Vultures, Tama thought, but, like vultures, they served a purpose. They picked the last otherwise-useless things off the bones, for one, leaving a nice, tidy skeleton. Nature’s disposal system.
“Excuse me? Excuse me, miss, this Hunnel statue. It’s a fake, you know, right?”
“I sell curios and curiosities, trinkets and treasures.” It was late in the evening, and Tama’s spiel was sounding rough around the edges. “I do not verify anything.”
“It’s just that this price…”
“Everything in the store is seventy-five percent off. That little statue is…” She peered at the ancient tag. Miss or not, the light was low and the day was old. “Five-fifty.”
“But twenty-two dollars is too much for a fake Hunnel, miss.”
Tama let her accent thicken. “Is not twenty-two dollars. It is five-fifty.” She flapped a hand around the store. “Everything is seventy-five percent off. Five-fifty.”
The woman held up the statue woefully. “It’s the last thing left in the store, except the table it was sitting on. And twenty-two is too much.”
“Sell it for eleven on e-bay.” Tama had bargained and argued and fussed all week. Now, she was ready to be done. “Statue and the little table, ten seventy-five.”
The table, unlike the Hunnel, was a genuine antique.
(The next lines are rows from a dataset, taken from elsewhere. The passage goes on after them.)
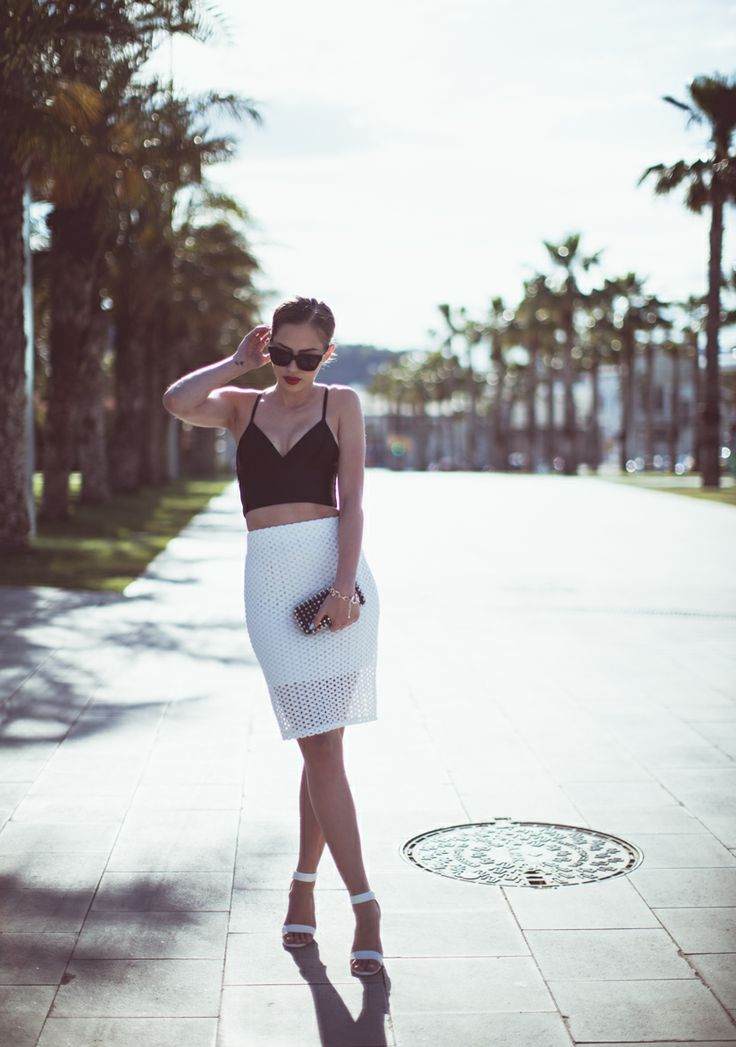 Kenza Zouiten Is Wearing Black Crop Top And Eyelet Skirt From Chicy, Shoes From Bikbok, Sunglasses From Prada And Clutch From Zara
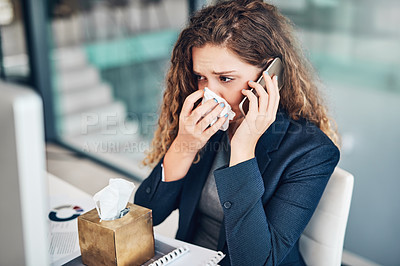 Buy stock photo Shot of a young businesswoman using a cellphone while blowing her nose in an office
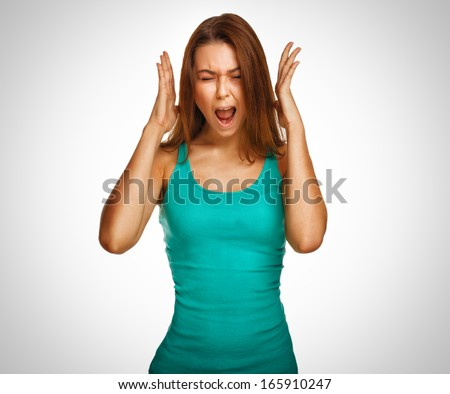 woman screaming wild hair her opened mouth hands to his head emotion background - stock photo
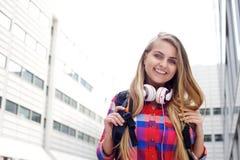 Lächelnder weiblicher Student mit Tasche und Kopfhörern Lizenzfreies Stockbild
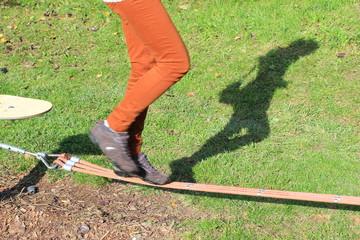 Schatten einer Frau beim Slacklinen in einem Park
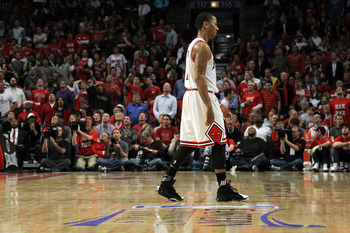 CHICAGO, IL - MAY 26:  Derrick Rose #1 of the Chicago Bulls walks towards the bench against the Miami Heat in Game Five of the Eastern Conference Finals during the 2011 NBA Playoffs on May 26, 2011 at the United Center in Chicago, Illinois. NOTE TO USER:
The woman salivated. “Nine.”
“That’s not how you’re supposed to do that!”
“Okay, okay, here.” The woman counted out eleven dollars. “There.” She paused, as if the act of buying had broken some spell on her. Maybe it had. “This store has been here as long as I can remember. What will you do, now that it’s gone?”
Tama looked around the empty store. Bones, now, picked clean. “I’ll move on.”
“It’s like it’s the end of an era.”
She closed the cash register on the last eleven dollars. “It is. And now I can start a new one.”
She locked the door behind her last customer, her last customer ever. The end of an era, indeed. With that outworld Hunnel (and the sapient pearwood table) safely out of her hands, she could move on, see the worlds. Do something with her life.
She thought, this time, she’d try to travel light.